Naturally in cases where certainty is lower than what would be reported confidently in an academic journal, by indicating the uncertainty, secondary identifiers should be more hesitant as well to confirm the (most specific) taxon suspected.

Having said that, I don’t yet know to what level you are familiar with using these techniques, etc. So, I’m not necessarily stating either of you do not understand or use it to the standard of research publications.

Ah, my bad - I see what happened here. I was referring to the observation links in zygy’s very first post in this thread. I must have blended everything together in my head. Sorry for the confusion and apologies to both of you for the mix-up!

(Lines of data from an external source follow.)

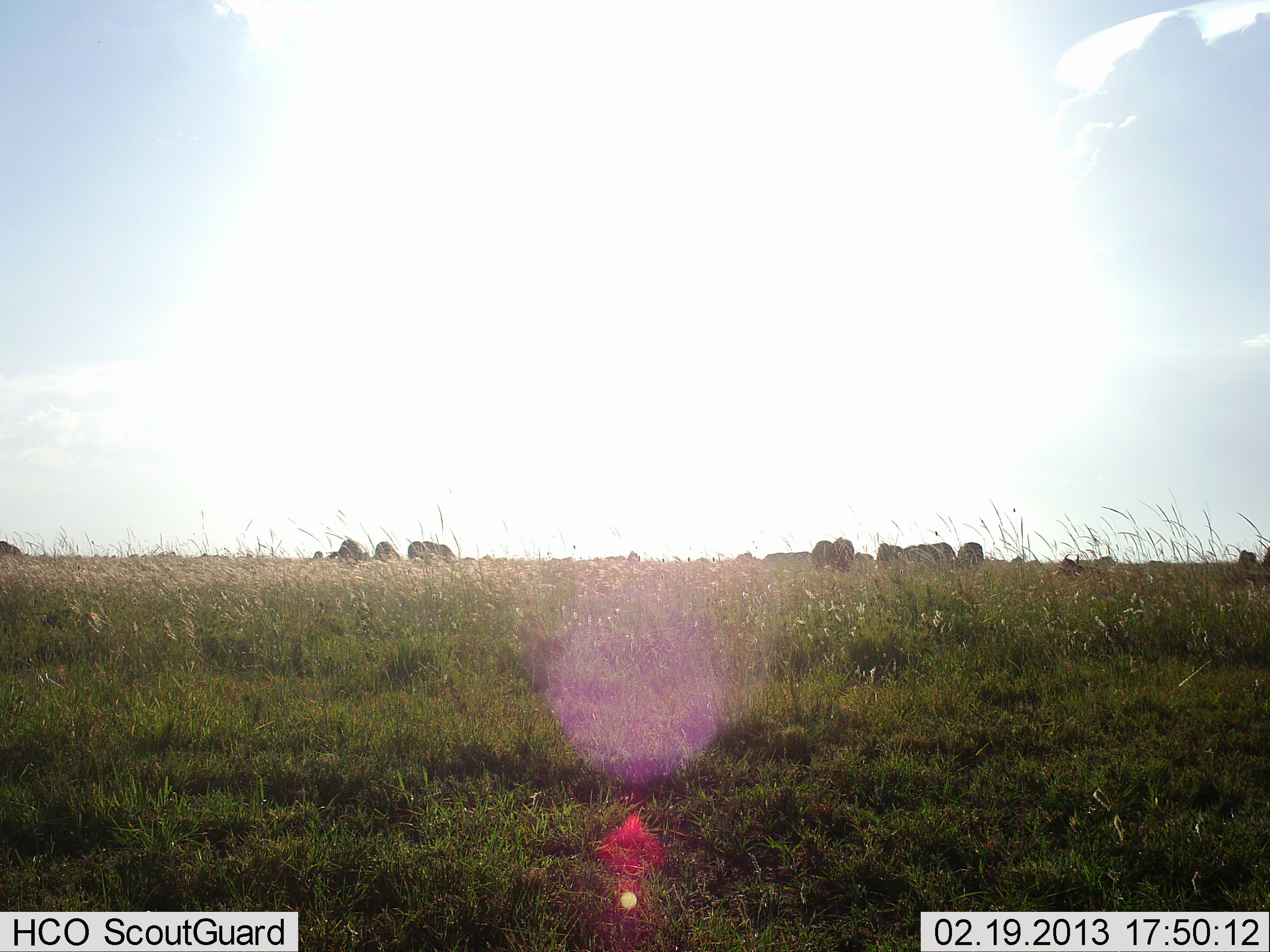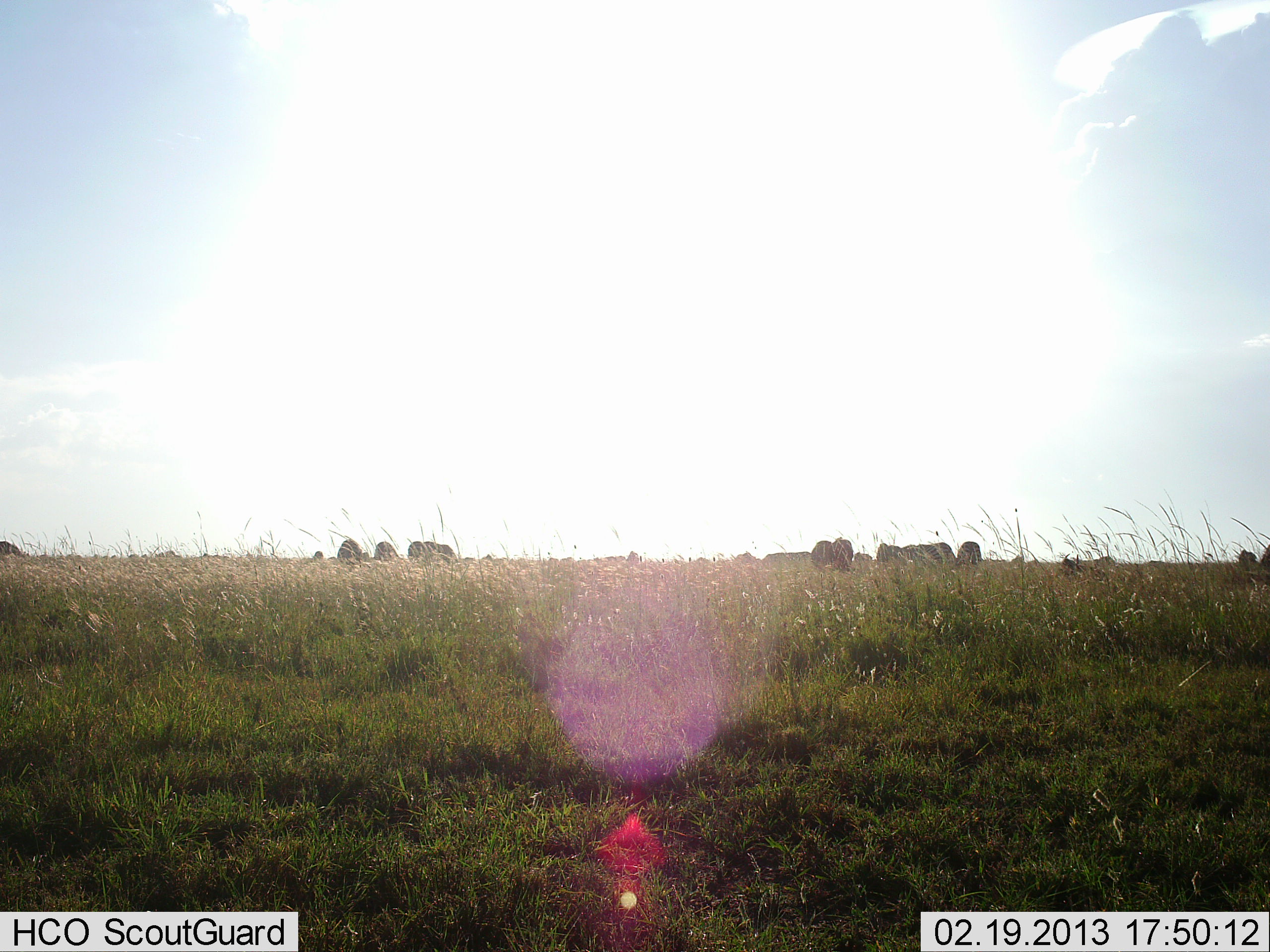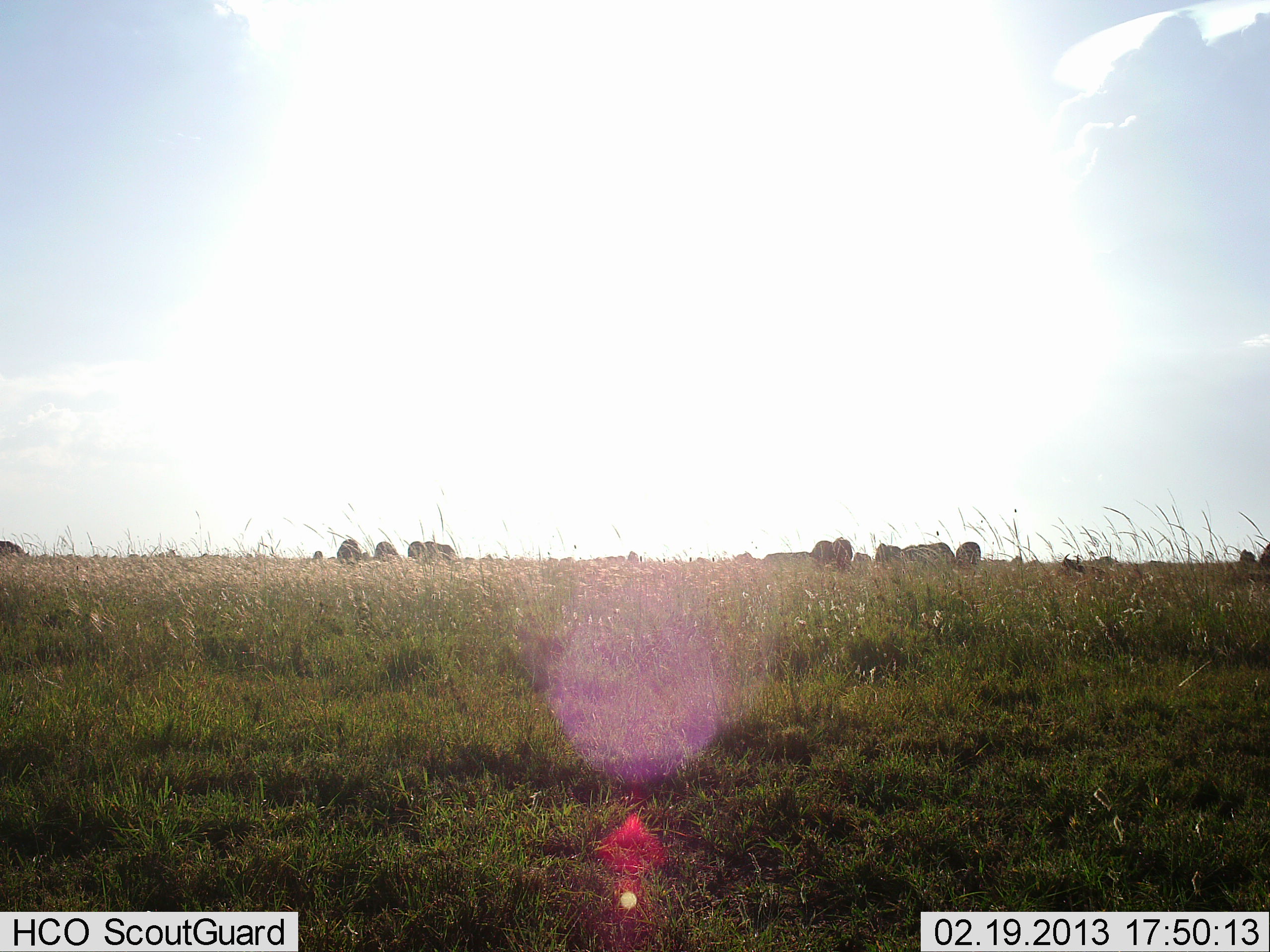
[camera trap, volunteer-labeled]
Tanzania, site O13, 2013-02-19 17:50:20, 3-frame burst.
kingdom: Animalia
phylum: Chordata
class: Mammalia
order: Artiodactyla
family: Bovidae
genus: Connochaetes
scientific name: Connochaetes taurinus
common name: blue wildebeest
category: wildebeest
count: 11-50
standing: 41%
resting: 6%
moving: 6%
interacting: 0%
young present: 0%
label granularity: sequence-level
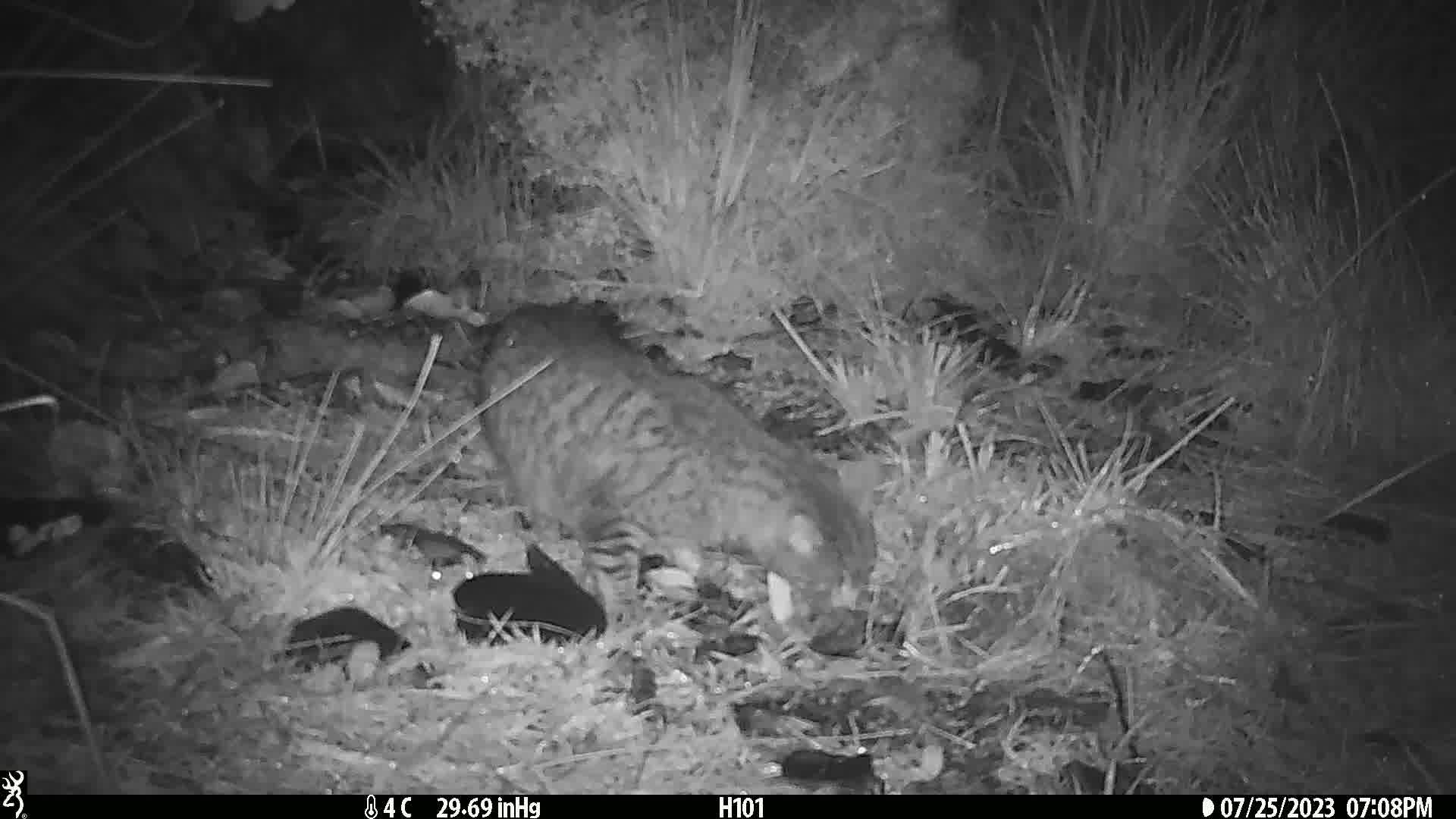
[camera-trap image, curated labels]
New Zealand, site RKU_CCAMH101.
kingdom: Animalia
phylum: Chordata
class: Mammalia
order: Carnivora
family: Felidae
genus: Felis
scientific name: Felis catus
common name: domestic cat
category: cat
Cat (domestic cat) (Felis catus).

I have no doubt that there are differences between taxonomic groups in how reliably DNA barcodes work. Not everything in GenBank has been published in a peer-reviewed article. For example, the Stomoxys indicus hit I found is annotated as a direct submission without a publication associated with it. In a reverse search, it fails to pull up any of the many S.i. vouchers that are in the database and instead pulls up S.c. again with 100% identity. So I think it can be concluded in this case that it represents an example for a misannotation in the database. Maybe this would have been caught in peer review if this study had been published, but it appears it didn’t get there. Other databases curated by taxonomists specifically for DNA barcoding are likely more reliable than GenBank, but since I’m new to this I’m not yet familiar with all the other resources that might exist.